Belki önce hedef sömürü ulkelerinde askeri uygulamalarla başarılı oluyorlar.
Ya sonra?
O ülkenin yönetim sistemini, ekonomik yönden bağımlı hale getirilmis ekonomisini, eğitim sistemini, tarımsal ve endüstriyel üretim sistemlerini, üniversitelerini, medyasını ve bir çok stratejik kurumunu kontrol altına alıyorlar.
Cumhuriyet tarihimiz bunlarla ilgili sayısız örneği içinde barındırıyor. Daha Cumhuriyetin ilk yıllarında üretmeyi başardığımız uçaklar, yerli otomobil denemeleri, stratejik tarım ürünleri (haşhaş, tütün, Şekerpancarı, pamuk..), süt ve et hayvancılığı, tekstildeki bize ait birçok üstün yanlarımız , çoğu bu sömürgeci ülkelerle yakın ilişkilerde olan yöneticiler marifetiyle yok edilmedi mi ?
Şimdi en güçlü yanımız olan yerli ve milli savunma sanayi tesislerimiz hedef alınıyor.
Kimler tarafından?
Emin olun özne yine aynı. Dün Ingilizler büyük rahatsızlık duyuyordu gelişmemizden bugün onlara ilaveten Amerika ve soykırımcı kuyruğu İsrail ve suç ortakları.
NE YAPMALI?
Devletler için en önemli iki vazgeçilmez öge: Bağımsızlık ve güçlü ekonomidir.
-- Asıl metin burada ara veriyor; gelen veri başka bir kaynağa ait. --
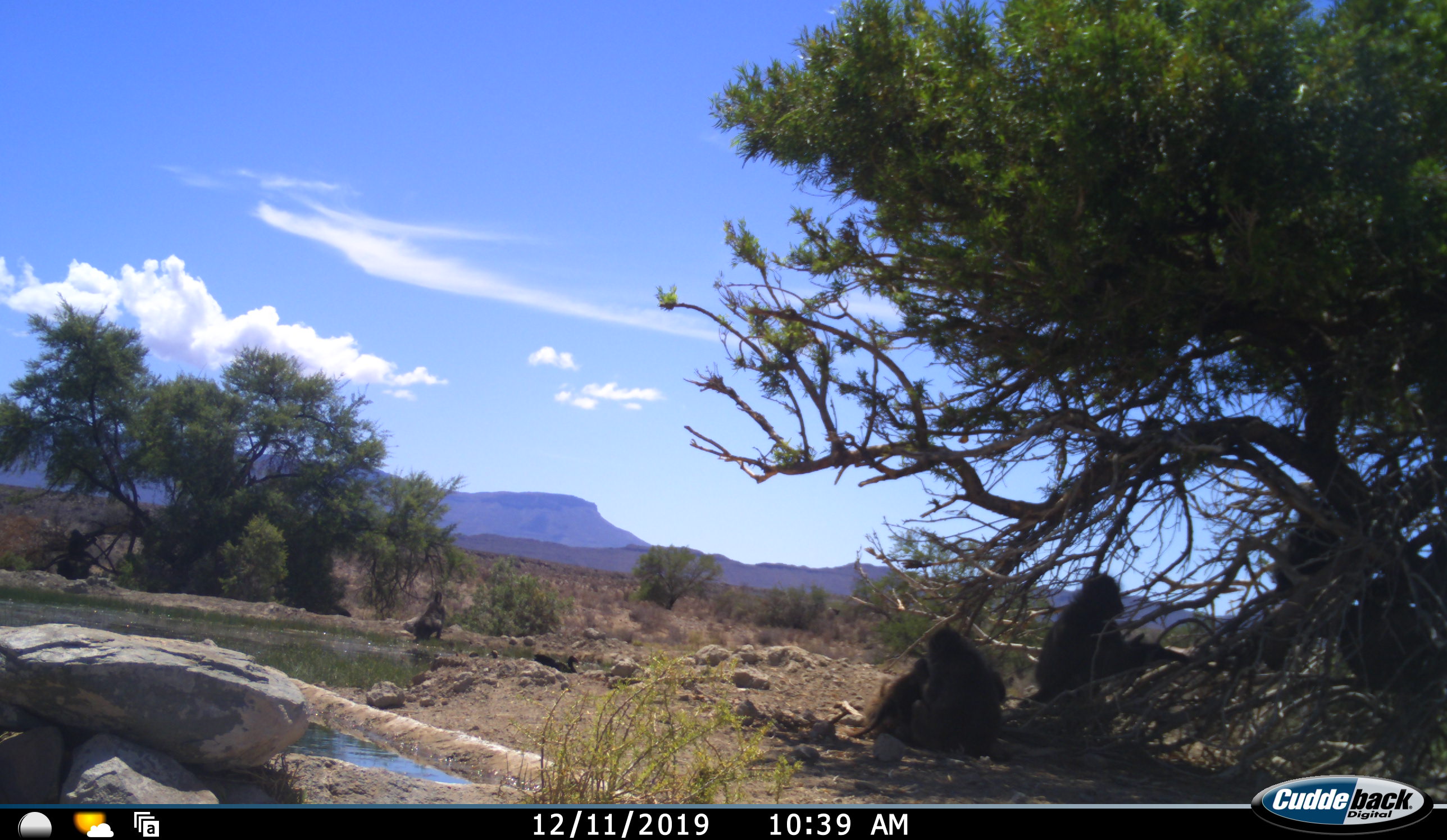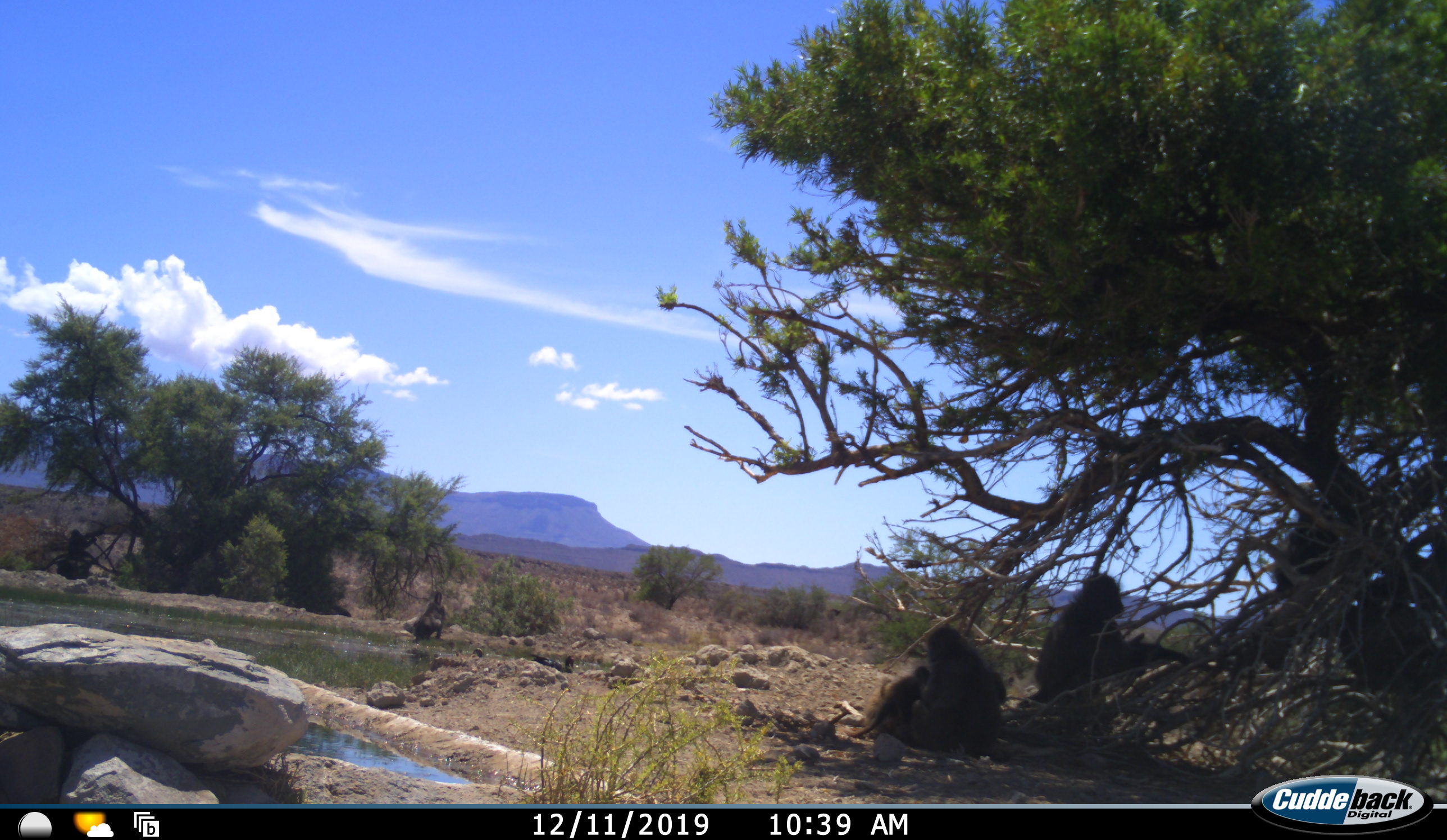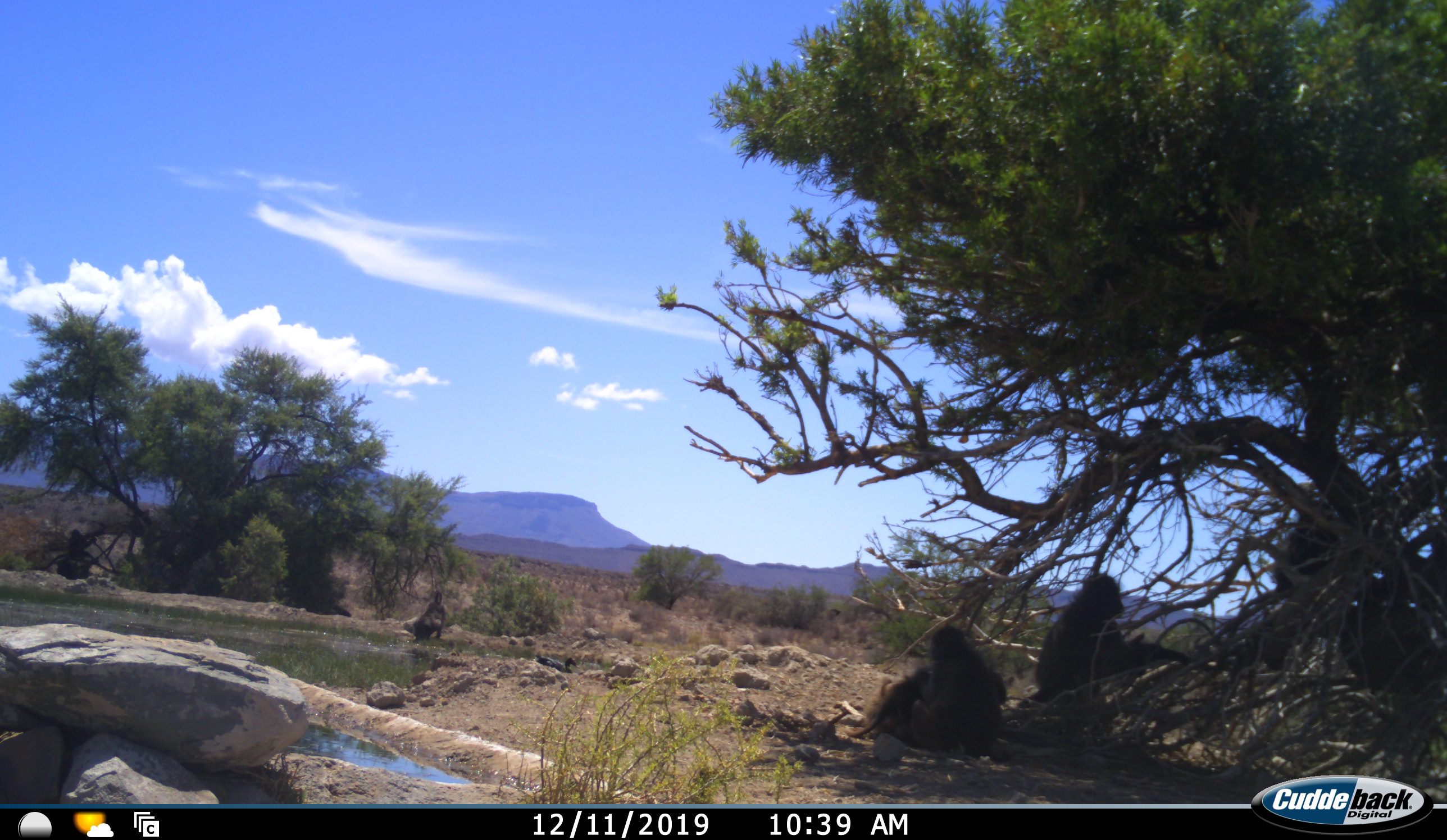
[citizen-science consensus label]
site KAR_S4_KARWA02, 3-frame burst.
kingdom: Animalia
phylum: Chordata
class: Mammalia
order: Primates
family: Cercopithecidae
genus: Papio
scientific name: Papio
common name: baboon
Baboon (Papio), count 3. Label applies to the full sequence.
Bunun da yolu insan haklarına, adalete, liyakate, iyi bir eğitim sistemine ve üretime bağlı güçlü bir ekonomi ile olur.
Unutulmamalıdır ki; milli bağımsızlık yoksa ekonomi de yoktur.
Adalet gelişirse, ekonomi de gelişir.
Yönetimlerin ve uygulamaların her kademede denetlenmesi ekonomiye olumlu katkı yapar.
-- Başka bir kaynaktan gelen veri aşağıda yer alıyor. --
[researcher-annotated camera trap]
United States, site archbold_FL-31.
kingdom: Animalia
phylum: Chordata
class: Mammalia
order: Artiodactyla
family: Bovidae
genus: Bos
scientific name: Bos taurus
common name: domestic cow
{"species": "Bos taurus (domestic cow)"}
Eğitim kalitesi artarsa, eğitim müfredatları, reel sektörlerle birlikte hazırlanması halinde, ekonomi de gelişir.
Liyakat önemsenerek yapılan görevlendirmeler, ekonomiye ve yaşamımıza ciddi olumlu katkılar sağlar.
Özgürlükler artarsa, ekonomi gelişir.
Üniversiteler bağımsız ve özgür olursa, ekonomi gelişir.
Üniversiteler ile sanayi ve yönetimler yakın ilişki içinde olmalı. Üniversiteler, yapacakları ARGE ve inovasyon çalışmaları ile üreticilere, işletmelerimize ve yönetimlerimize rehberlik etmelidir.
Devlet gelirleri adil bölüşülebilirse, ekonomi gelişir, halk mutlu olur.
STK’ların gelişmesi, güçlenmesi devletimizin ve milletimizin imajını oluşturur.
Ekonomi gelişirse halkımız daha mutlu ve geleceğe güvenle bakar.
Ekonomi iyi olursa nesiller daha sağlıklı yetiştirilir.
Ekonomi iyiyse, yolsuzluk, hırsızlık tarihe gömülür.
Ekonomi iyiyse İslam dini daha iyi yaşanır.
Kitap okuma yüzdeleri artar, sorgulayan, araştıran bilinç, daha özgür ve kaliteli dindarlığı yaşar.
Başka Türkiye yok!
Burası bizim tek ve biricik vatanımız. Kişisel, partisel, grupsal çıkarlar değil 85 milyonun geleceğine odaklanılmalı ve ona göre politikalar uygulanmalı.